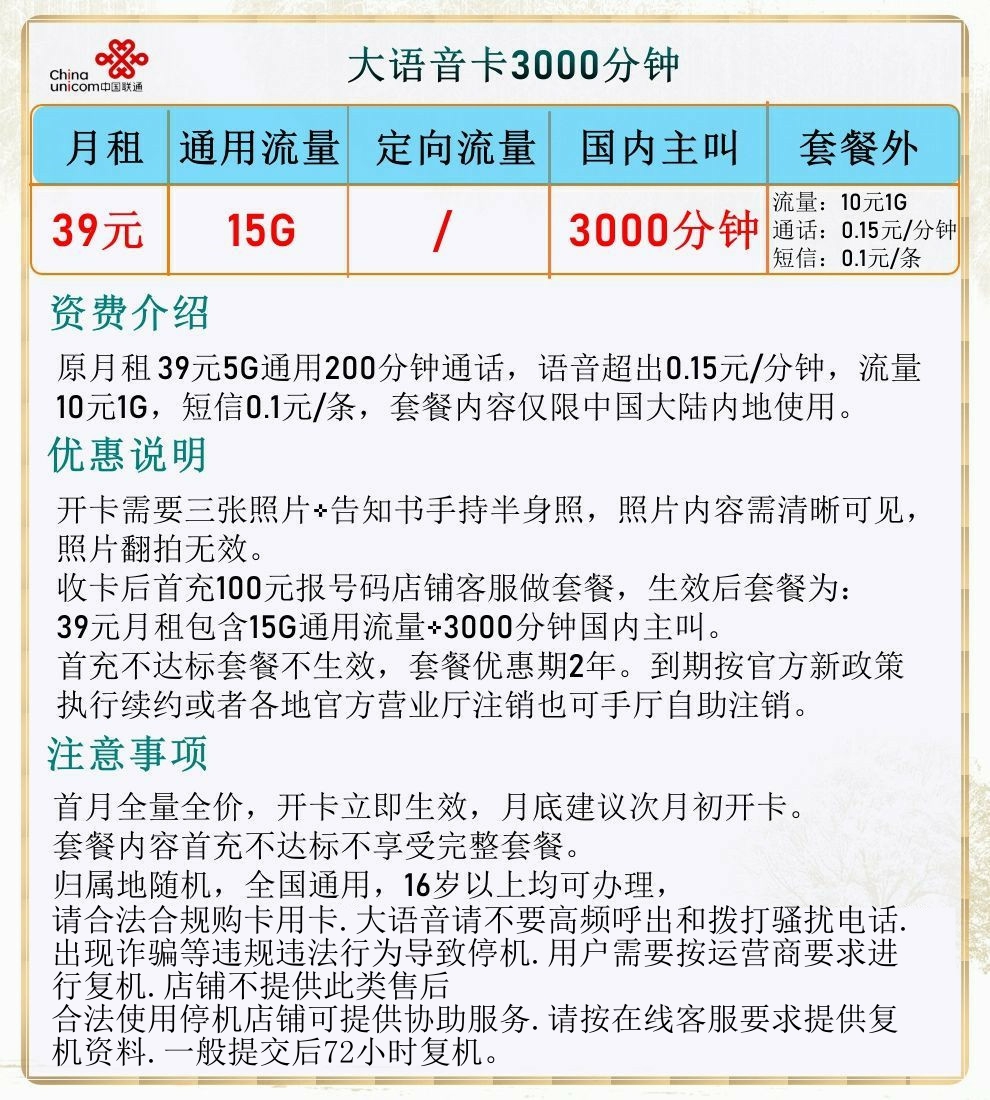 购买语音通话套餐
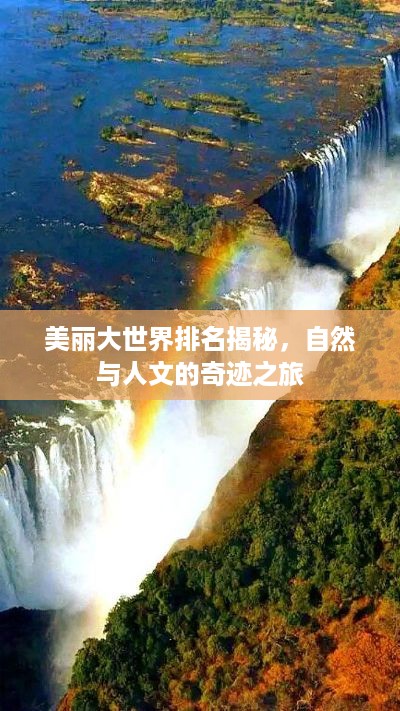美丽大世界排名揭秘，自然与人文的奇迹之旅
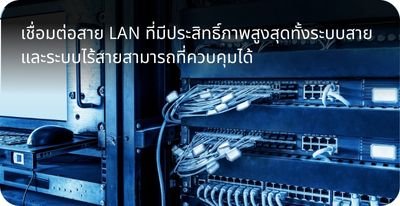 ระบบLanbyhigsSolution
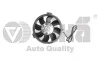 Вентилятор радиатора 300W VW Passat (97-00), Sharan (96-00)/Audi A4 (95-01), A6 (97-01)/Seat Alhambra (96-00) VIKA Vika 99590016401 (фото 1)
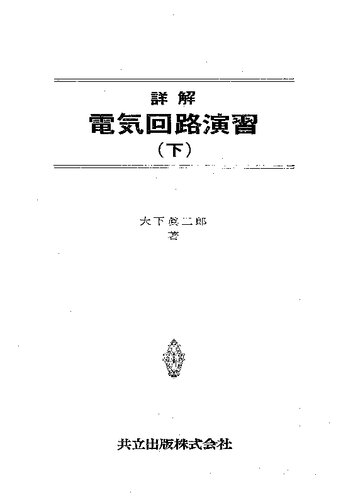 詳解　電気回路演習（下）
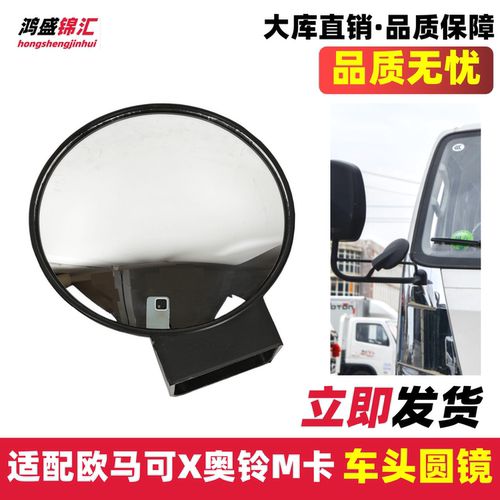 适配奥铃M卡欧马可X小圆镜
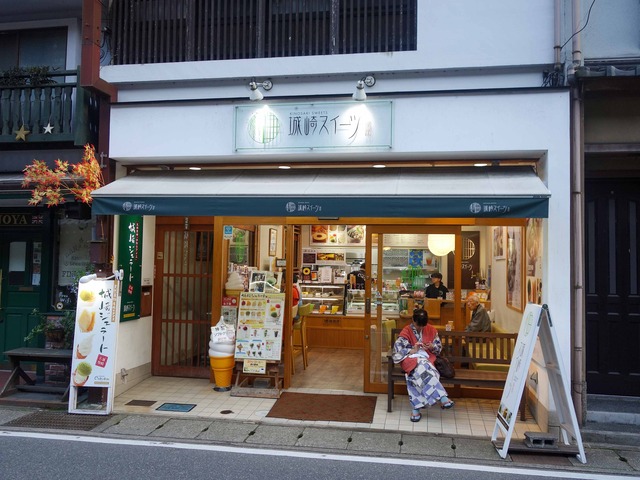 店頭 1_edit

HOW TO COMPLETE THIS TASK — Print each entry precisely as written; the pictures stay out.

EXERCISE RESPONSE —
 购买语音通话套餐
美丽大世界排名揭秘，自然与人文的奇迹之旅
 ระบบLanbyhigsSolution
 Вентилятор радиатора 300W VW Passat (97-00), Sharan (96-00)/Audi A4 (95-01), A6 (97-01)/Seat Alhambra (96-00) VIKA Vika 99590016401 (фото 1)
 詳解　電気回路演習（下）
 适配奥铃M卡欧马可X小圆镜
 店頭 1_edit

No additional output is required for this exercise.